Pull out each row below that contains the word "these", and copy those rows unchanged.

+ + + + +

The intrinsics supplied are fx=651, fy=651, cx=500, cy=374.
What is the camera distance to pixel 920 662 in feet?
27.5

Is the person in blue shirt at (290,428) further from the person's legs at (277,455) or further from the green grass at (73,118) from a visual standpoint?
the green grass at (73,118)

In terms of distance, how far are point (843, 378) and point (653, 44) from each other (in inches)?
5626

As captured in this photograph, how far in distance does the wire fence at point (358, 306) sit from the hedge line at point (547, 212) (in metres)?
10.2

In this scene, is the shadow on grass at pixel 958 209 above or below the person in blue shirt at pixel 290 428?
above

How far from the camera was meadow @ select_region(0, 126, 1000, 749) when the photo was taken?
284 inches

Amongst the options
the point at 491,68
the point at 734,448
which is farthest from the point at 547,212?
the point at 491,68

+ + + + +

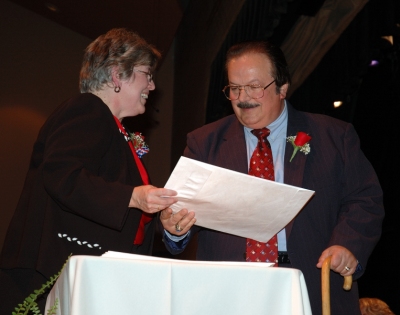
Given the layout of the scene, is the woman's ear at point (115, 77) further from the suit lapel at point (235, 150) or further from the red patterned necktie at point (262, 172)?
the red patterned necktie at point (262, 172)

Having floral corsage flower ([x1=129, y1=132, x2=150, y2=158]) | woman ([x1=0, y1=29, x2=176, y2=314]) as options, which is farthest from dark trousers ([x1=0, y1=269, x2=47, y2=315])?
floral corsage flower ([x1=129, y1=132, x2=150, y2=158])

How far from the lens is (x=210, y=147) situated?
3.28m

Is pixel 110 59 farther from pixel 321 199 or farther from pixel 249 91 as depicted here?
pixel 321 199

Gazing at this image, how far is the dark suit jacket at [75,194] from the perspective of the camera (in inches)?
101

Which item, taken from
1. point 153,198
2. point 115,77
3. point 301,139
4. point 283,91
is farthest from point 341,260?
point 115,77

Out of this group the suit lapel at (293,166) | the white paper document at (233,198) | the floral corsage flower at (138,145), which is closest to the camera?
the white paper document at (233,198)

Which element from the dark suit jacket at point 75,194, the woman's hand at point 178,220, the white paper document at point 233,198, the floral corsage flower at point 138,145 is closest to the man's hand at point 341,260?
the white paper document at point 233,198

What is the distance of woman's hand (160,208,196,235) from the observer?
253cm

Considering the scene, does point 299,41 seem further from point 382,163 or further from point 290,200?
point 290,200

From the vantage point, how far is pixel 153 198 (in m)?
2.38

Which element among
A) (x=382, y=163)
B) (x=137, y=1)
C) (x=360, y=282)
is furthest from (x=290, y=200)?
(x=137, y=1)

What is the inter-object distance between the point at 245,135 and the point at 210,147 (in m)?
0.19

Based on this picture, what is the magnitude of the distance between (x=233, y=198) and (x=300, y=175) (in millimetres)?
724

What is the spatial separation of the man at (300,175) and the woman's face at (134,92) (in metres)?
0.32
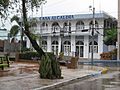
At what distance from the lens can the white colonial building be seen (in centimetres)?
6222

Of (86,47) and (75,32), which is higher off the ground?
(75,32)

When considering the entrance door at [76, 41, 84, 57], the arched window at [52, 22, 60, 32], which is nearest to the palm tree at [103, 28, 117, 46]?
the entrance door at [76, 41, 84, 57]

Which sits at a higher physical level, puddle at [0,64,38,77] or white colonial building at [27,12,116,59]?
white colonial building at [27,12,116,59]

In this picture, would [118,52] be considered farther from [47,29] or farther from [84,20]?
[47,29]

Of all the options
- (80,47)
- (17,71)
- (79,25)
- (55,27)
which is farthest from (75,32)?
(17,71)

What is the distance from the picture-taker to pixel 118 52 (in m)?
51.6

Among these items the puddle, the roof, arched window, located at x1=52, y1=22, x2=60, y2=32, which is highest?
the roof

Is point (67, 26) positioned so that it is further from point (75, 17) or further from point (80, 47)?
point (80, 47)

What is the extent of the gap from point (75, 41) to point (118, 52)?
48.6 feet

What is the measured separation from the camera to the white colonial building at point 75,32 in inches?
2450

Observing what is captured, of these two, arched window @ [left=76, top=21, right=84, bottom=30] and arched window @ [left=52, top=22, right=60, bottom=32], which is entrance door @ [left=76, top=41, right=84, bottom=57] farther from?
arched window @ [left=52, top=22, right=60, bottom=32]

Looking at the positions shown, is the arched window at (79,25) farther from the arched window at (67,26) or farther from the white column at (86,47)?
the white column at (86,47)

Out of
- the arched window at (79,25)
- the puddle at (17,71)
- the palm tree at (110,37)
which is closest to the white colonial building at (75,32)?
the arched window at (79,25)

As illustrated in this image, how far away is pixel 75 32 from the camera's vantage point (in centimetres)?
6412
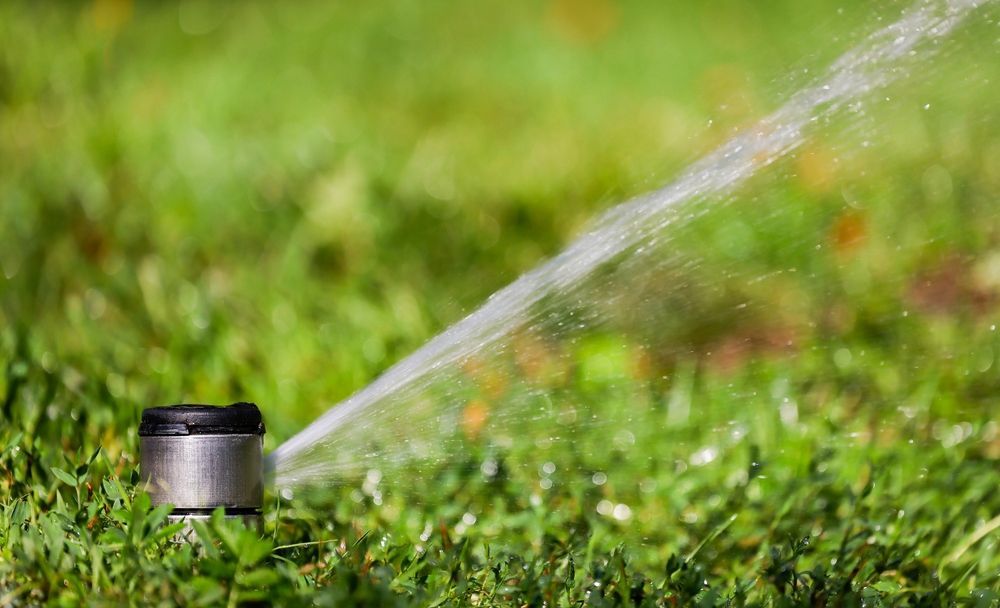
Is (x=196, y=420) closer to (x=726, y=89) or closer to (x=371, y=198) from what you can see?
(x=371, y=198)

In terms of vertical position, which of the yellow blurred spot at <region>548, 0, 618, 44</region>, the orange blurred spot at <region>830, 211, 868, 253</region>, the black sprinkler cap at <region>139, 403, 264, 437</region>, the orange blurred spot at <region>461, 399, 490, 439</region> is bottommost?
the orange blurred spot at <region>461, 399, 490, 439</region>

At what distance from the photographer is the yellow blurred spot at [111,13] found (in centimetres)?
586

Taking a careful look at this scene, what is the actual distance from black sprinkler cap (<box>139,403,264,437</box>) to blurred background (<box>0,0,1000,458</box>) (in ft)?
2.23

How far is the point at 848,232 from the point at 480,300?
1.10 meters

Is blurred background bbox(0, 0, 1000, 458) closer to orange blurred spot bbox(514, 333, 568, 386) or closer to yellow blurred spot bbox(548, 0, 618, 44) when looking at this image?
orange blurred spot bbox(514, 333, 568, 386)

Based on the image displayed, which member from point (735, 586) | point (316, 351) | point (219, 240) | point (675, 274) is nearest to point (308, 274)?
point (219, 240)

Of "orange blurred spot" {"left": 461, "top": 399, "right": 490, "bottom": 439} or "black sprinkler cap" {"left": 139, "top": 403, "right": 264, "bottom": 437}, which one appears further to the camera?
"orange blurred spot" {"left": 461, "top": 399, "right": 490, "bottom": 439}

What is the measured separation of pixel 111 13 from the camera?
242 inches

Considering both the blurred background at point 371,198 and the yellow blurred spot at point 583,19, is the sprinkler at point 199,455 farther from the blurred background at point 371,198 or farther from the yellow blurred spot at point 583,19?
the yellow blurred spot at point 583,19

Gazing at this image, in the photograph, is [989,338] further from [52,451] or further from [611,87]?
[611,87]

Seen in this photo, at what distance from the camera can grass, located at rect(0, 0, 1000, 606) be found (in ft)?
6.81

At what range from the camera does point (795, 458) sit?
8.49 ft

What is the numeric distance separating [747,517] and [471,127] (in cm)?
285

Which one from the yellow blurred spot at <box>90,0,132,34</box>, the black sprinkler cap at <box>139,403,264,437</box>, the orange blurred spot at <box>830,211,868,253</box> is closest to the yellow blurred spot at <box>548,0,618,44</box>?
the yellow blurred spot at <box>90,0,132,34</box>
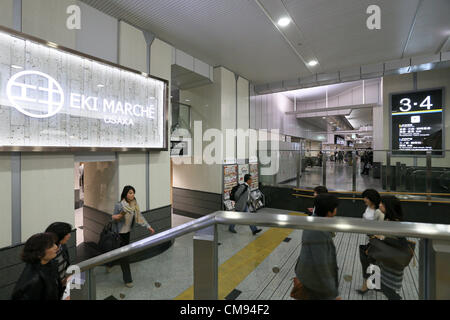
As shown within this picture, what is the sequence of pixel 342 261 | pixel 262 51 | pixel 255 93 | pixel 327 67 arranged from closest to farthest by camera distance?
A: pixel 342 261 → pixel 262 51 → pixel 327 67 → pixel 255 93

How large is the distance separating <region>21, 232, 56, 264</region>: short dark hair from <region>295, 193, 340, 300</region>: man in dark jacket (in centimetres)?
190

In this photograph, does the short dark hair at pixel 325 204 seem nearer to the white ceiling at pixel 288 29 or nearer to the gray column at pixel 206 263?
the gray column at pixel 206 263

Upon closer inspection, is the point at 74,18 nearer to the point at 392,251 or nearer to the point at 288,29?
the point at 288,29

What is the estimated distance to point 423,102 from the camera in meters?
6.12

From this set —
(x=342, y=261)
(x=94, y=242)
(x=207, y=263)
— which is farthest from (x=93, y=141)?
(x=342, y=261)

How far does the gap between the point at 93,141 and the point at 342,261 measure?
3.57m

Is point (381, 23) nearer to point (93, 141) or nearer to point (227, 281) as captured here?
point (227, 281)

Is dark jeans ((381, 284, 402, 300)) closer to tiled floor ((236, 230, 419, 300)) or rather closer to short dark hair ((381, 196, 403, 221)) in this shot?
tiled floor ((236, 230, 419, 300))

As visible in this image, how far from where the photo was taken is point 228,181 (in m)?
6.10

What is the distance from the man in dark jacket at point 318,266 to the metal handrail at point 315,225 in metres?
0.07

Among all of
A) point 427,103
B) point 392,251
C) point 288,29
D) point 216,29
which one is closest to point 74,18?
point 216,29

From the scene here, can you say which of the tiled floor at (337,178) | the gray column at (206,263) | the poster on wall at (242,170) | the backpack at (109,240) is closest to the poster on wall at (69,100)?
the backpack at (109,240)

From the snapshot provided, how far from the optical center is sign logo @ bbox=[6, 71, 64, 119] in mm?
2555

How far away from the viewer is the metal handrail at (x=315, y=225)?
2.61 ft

+ + + + +

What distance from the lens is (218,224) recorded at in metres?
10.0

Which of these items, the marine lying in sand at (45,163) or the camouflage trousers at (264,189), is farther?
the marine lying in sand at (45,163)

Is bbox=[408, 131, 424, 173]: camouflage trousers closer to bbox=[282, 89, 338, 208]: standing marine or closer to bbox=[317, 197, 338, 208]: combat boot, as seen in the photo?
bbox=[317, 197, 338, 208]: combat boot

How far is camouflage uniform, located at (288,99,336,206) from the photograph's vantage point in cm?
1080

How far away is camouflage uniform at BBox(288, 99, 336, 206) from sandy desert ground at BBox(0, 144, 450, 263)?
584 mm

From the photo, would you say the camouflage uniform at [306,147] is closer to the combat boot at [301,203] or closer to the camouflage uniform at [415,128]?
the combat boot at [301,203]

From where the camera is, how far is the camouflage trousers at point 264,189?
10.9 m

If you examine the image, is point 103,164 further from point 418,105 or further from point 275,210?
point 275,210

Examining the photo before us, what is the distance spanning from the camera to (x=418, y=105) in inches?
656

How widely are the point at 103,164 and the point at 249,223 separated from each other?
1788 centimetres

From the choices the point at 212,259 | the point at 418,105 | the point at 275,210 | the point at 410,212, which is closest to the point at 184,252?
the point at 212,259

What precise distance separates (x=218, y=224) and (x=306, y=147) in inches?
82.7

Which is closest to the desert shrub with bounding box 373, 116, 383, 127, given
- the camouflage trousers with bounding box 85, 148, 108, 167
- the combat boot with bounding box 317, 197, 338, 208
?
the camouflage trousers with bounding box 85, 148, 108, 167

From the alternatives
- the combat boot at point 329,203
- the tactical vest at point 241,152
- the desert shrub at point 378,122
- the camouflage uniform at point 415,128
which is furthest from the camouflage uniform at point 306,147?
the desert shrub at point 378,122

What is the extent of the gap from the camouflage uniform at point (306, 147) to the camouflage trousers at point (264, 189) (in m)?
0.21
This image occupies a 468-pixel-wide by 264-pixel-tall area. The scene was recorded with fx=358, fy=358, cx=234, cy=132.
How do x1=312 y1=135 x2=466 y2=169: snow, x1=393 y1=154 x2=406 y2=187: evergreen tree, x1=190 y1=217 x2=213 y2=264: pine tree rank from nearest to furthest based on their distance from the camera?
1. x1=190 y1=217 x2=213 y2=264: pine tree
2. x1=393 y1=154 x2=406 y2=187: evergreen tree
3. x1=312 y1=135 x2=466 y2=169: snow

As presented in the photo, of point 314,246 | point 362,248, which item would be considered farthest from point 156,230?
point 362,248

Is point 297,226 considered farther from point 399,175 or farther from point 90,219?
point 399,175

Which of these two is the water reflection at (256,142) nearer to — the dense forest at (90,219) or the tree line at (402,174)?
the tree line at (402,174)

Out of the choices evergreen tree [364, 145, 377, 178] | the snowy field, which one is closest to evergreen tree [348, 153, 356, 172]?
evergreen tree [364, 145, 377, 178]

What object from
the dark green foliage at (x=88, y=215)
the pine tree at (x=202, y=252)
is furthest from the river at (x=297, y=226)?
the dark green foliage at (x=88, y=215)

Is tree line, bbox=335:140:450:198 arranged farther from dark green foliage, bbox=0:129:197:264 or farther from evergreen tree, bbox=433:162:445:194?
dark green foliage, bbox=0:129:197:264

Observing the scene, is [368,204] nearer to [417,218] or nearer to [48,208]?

+ + + + +

- [WRITTEN RESPONSE]
Among these items the puddle, the roof, arched window, located at x1=52, y1=22, x2=60, y2=32, which is highest?
Observing what is captured, of these two, arched window @ [left=76, top=21, right=84, bottom=30] and arched window @ [left=52, top=22, right=60, bottom=32], which is entrance door @ [left=76, top=41, right=84, bottom=57] farther from?
Which of these items, the marine lying in sand at (45,163) or the camouflage trousers at (264,189), is farther?
Which of these two is the water reflection at (256,142) nearer to — the dense forest at (90,219) or the tree line at (402,174)?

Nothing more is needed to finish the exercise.